§ Source extract:
Constructions for regular-graph semi-Latin rectangles with block size two

Nseobong Peter Uto*, R. A. Bailey

*Corresponding author for this work

Research output: Contribution to journalArticlepeer-review


Semi-Latin rectangles are generalizations of Latin squares and semi-Latin
squares. Although they are called rectangles, the number of rows and the
number of columns are not necessarily distinct. There are k treatments in
each cell (row-column intersection): these constitute a block. Each treatment
of the design appears a definite number of times in each row and also a definite
number of times in each column (these parameters also being not necessarily
distinct). When k = 2, the design is said to have block size two. Regular-
graph semi-Latin rectangles have the additional property that the treatment
concurrences between any two pairs of distinct treatments differ by at most
one. Constructions for semi-Latin rectangles of this class with k = 2 which
have v treatments, v/2 rows and v columns, where v is even, are given in
Bailey and Monod (2001). These give the smallest designs when v is even.

§ Aim of the exercise:
Reproduce everything in the abstract on semi-Latin rectangles from "Semi-Latin rectangles are" down to "when v is even.".

§ Source data:

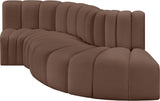 Arc Brown Vegan Leather Modular Sofa 101Brown-S4D Meridian Furniture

§ Answer to the exercise:
Semi-Latin rectangles are generalizations of Latin squares and semi-Latin
squares. Although they are called rectangles, the number of rows and the
number of columns are not necessarily distinct. There are k treatments in
each cell (row-column intersection): these constitute a block. Each treatment
of the design appears a definite number of times in each row and also a definite
number of times in each column (these parameters also being not necessarily
distinct). When k = 2, the design is said to have block size two. Regular-
graph semi-Latin rectangles have the additional property that the treatment
concurrences between any two pairs of distinct treatments differ by at most
one. Constructions for semi-Latin rectangles of this class with k = 2 which
have v treatments, v/2 rows and v columns, where v is even, are given in
Bailey and Monod (2001). These give the smallest designs when v is even.